— Fragment tekstu —

Radni podczas głosowania byli jednomyślni. Po podjęciu uchwały Ogrodzieniec wystosował do Pilicy pismo z prośbą o zajęcie stanowiska.
W PILICY TEŻ BĘDĄ KONSULTACJE
Burmistrz Pilicy Artur Janosik przyznaje, że temat granic ciągnie się już kilkadziesiąt lat. Choć jest przeciwnikiem zmian, zapowiedział, że nie hamuje żadnych działań. - Ktoś z władz sąsiedniej gminy zameldował – nie wiem – jedną czy dwie rodziny na terenie gminy Pilica, obrębu Biskupice i stąd dzisiaj wyniknął problem tych mieszkańców, którzy są zameldowani w gminie Ogrodzieniec, a mieszkają na terenie gminy Pilica - obręb Biskupice. Już w 1999 roku była uchwała Rady Gminy i Miasta Pilica podejmowana w tej sprawie i była ona negatywna, jeśli chodzi o wniosek tych właśnie mieszkańców. Gmina nasza jest w pewnym sensie zobowiązana pochylić się nad problemem. Nie możemy stać obojętni wobec tego problemu. Natomiast stanowisko, jak dobrze państwo wiecie, tak poprzedniego burmistrza, jak i moje jest takie – nie jesteśmy zainteresowani na tę chwilę zmianą granic gminy Pilica, natomiast procedujemy w tej sprawie, skoro jest wniosek mieszkańców. Tak jak powiedziałem, nie pozostawimy tej sprawy bez jakiegokolwiek rozpoznania, rozpatrzenia, czy ewentualnych decyzji, a żeby Rada się mogła wypowiedzieć w tej kwestii już na kwietniowej sesji. Musimy przeprowadzić konsultacje społeczne w tej sprawie – tak mówi ustawa. To samo robi Ogrodzieniec na tę chwilę, tą samą drogą idziemy my, jako gmina Pilica. Były już spotkania z mieszkańcami Gulzowa, byli radni, sołtysi. Szereg spotkań w tej sprawie się odbył. W ostatecznym rozrachunku, w rozwiązaniu tego problemu tak naprawdę zgodnie z literą prawa w pewnym sensie nie będziemy uczestniczyć. Decyzja będzie podjęta za pośrednictwem wojewody w stosownym ministerstwie. Od nas pójdą tylko dokumenty, jakie jest nasze zdanie. Tutaj szczególnie zdanie Rady. Żeby można było podjąć uchwałę, te konsultacje -zgodnie z ustawą - są niezbędne. My procedujemy, nie hamujemy pewnych procesów, nie stoimy obojętnie wobec tego problemu – tłumaczył podczas sesji 24 marca br. burmistrz Pilicy Artur Janosik.

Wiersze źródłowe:
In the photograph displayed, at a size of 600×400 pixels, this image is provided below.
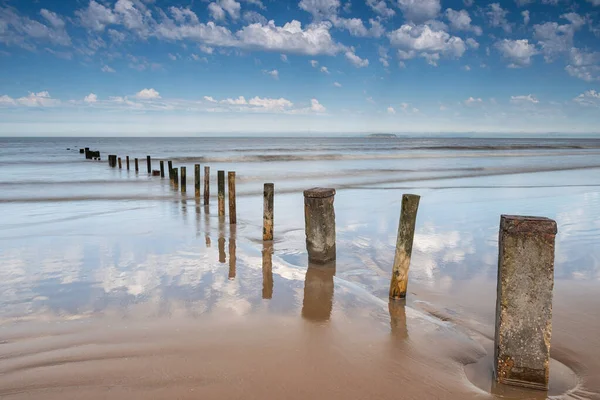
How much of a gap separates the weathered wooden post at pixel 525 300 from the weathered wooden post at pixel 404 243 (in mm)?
2069

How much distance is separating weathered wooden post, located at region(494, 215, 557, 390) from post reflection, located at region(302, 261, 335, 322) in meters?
2.14

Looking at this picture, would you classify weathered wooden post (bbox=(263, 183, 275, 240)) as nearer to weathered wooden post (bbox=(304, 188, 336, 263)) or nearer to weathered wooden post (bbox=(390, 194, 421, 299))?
weathered wooden post (bbox=(304, 188, 336, 263))

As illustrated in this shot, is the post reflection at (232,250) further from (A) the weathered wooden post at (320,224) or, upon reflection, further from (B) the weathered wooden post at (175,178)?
(B) the weathered wooden post at (175,178)

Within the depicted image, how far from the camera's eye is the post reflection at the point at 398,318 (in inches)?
199

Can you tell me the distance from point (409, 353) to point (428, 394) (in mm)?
750

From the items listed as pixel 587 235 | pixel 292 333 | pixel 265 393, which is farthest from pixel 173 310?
pixel 587 235

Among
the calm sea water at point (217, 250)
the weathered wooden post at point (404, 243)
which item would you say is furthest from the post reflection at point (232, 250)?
the weathered wooden post at point (404, 243)

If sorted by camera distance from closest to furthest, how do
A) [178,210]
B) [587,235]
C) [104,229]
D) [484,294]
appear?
[484,294], [587,235], [104,229], [178,210]

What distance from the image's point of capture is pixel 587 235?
9.89m

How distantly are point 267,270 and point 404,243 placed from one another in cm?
244

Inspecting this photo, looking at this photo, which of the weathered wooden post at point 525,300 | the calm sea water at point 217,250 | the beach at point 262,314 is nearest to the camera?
the weathered wooden post at point 525,300

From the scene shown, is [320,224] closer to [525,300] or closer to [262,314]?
[262,314]

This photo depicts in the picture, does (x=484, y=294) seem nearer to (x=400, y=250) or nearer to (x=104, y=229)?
(x=400, y=250)

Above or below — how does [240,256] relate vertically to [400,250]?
below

— Polecenie —
Kontynuuj tekst o sprawie zmiany granic między gminami Ogrodzieniec i Pilica, zaczynając po jego ostatnim zdaniu. Wiersze to osobny materiał, odrębny od fragmentu tekstu.

— Odpowiedź —
Ankieta, w której mieszkańcy gminy będą musieli wyrazić zdanie na temat zmiany granic zamieszczona zostanie na oficjalnej stronie Urzędu Miasta i Gminy Pilica oraz w Biuletynie Informacji Publicznej (BIP) UMiG Pilica. Ankieta będzie zawierała tylko jedno pytanie: „Czy jesteś za zmianą granic gminy Pilica polegającej na odłączeniu od terenu gminy działek o numerach: 431, 432, 432, 433, 434/2, 452, 453, 459, 460/1, 460/2, 465, 466, 605/1, 605/2, 605/3, 605/4, 605/5 oraz część działki o numerze 550, położonej w obrębie ewidencyjnym Biskupice, a następnie włączenie ich do gminy Ogrodzieniec?”. Mieszkańcy będą mieć trzy odpowiedzi do wyboru: „jestem za”, „jestem przeciw”, „wstrzymuję się”. Swoje zdanie na temat zmian granic będzie można również wyrazić nie wypełniając ankiety, ale przesyłając do urzędu opinię w formie pisemnej. Ankiety będzie można przesłać pocztą, albo też oddać osobiście. Pytanie zostanie opublikowane w ciągu 14 dni od ukazania się uchwały w Dzienniku Urzędowym Województwa Śląskiego.
RADA MINISTRÓW ZDECYDUJE
- Ostateczna decyzja, niezależnie od tego, jakie opinie zostałyby uzyskane w trakcie całej procedury, należy do Rady Ministrów – wyjaśnia D. Ptaś.
Zgodnie z procedurą, wniosek taki powinien zostać złożony za pośrednictwem wojewody.
- Do 29 marca 2016 r. wniosek nie wpłynął do Wojewody Śląskiego. Wydział Infrastruktury Śląskiego Urzędu Wojewódzkiego w Katowicach nie posiada żadnej wiedzy, aby takie postępowanie przed Ministrem Spraw Wewnętrznych i Administracji było prowadzone. Wymienione wyżej gminy nie występowały z taką inicjatywą w żadnym zakresie. Gminy te nie sygnalizowały również zamiaru złożenia wniosku w tej sprawie. Wojewoda nie posiada żadnych uprawnień, ani instrumentów do przymuszenia gminy do złożenia wniosku w tej sprawie. Organem uprawnionym do wnioskowania o zmianę granic gminy jest właściwa Rada Gminy(Miejska) – wyjaśnia Ksymena Szymczuk – Zawada z biura prasowego Urzędu Wojewódzkiego w Katowicach.
Sprawy z zakresu zmiany granic gmin, uregulowane zostały szczegółowo w rozporządzeniu Rady Ministrów z dnia 9 sierpnia 2001 r. w sprawie trybu postępowania przy składaniu wniosków dotyczących tworzenia, łączenia, dzielenia, znoszenia i ustalania granic gmin, nadawania gminie lub miejscowości statusu miasta, ustalania i zmiany nazw gmin i siedzib ich władz.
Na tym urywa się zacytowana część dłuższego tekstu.